Arledge was elected president of ABC News during a period when blunders, such as Barbara Walters' disastrous pairing with Harry Reasoner at the CNN's evening news desk, were portrayed. Walters were tempted away from NBC's Today Show for $1,000 this year. Arledge's only news experience at that time was in Munich covering the 1972 Olympics. Other than that, he had no prior exposure in news. 20/20, Arledge's first major creation for ABC, debuted in June 1978. The first iteration of this scheme fared poorly, with Hugh Downs dismissed as the new anchor beginning the second week of the program, with Barbara Walters, the above-mentioned, joining Downs the following year and eventually becoming Downs' co-anchor by 1981.

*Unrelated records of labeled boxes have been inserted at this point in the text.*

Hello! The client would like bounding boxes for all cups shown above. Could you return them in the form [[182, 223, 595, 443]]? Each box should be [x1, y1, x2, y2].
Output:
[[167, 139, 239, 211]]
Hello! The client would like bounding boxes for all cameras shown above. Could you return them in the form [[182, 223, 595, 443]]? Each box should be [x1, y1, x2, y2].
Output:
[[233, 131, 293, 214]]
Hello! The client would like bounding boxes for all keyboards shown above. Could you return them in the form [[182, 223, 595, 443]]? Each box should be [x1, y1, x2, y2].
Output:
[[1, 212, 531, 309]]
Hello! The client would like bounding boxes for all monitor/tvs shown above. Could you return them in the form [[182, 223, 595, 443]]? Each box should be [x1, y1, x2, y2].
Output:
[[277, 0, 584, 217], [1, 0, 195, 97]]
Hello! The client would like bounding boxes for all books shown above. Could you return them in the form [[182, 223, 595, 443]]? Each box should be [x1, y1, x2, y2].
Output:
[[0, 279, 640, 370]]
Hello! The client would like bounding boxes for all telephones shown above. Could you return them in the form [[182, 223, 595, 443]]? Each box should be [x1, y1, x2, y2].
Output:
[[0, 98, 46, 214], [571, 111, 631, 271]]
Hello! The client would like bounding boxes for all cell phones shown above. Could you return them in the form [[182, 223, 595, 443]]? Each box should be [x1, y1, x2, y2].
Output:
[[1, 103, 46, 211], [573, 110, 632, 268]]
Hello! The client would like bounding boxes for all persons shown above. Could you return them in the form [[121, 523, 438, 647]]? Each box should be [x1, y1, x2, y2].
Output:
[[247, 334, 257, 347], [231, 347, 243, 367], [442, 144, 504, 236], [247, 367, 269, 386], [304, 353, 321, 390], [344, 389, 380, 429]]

Arledge redesigned the network's evening newscast shortly after, incorporating several of the network's splashy graphics he had produced at Wide World of Sports and created World News Tonight. The program was unique not only because it was anchored by three newsmen, but also because each of them was based in separate cities. Frank Reynolds, who was based in Washington, was based in Washington, with Max Robinson based out of Chicago, and Peter Jennings from London. In 1979 and 1985, the service was extended to Sundays. Reynolds died of bone cancer in 1983, and Robinson and Robinson left the network, and ABC appointed Jennings as the sole anchor of World News Tonight on September 5, 1983. Jennings anchored the show until May 5, 2005, when he revealed that he had been diagnosed with lung cancer and that Jennings would die on August 7, 2005. The Iranian Hostage Crisis was imposed on Iran's US Embassy in 1979, prompting the Iranian Hostage Crisis. Frank Reynolds also started anchoring a series of special reports titled America Held Hostage on November 4, 1979. Ted Koppel, then the network's diplomatic correspondent to the US State Department, took over as anchor several nights later. The special reports led to the creation of Nightline, which premiered on March 24, 1980. Koppel anchored the show with Chris Bury and served as its managing editor. After his resignation in November 2005, Koppel held the position until his retirement. Arledge took David Brinkley from ABC to ABC in 1981 and created the Sunday-morning affairs service for Brinkley. In 1996, Brinkley announced that they would be no longer active in the program. Primetime Live, the last major news service developed during Arledge's tenure at ABC News, was launched in 1989. Sam Donaldson and Diane Sawyer were the program's first anchors. Arledge resigned as president of ABC Sports in 1986. World News Tonight's World News Tonight began a ten-year reign of the network news rankings in the same year. Arledge left ABC News in 1998 as a journalist. Arledge died on December 5, 2002, in New York City, New York, at the age of 71, as a result of a battle against prostate cancer. In Southampton Cemetery, he was buried. In 2003, Roone: A Memoir, his autobiography, was published posthumously.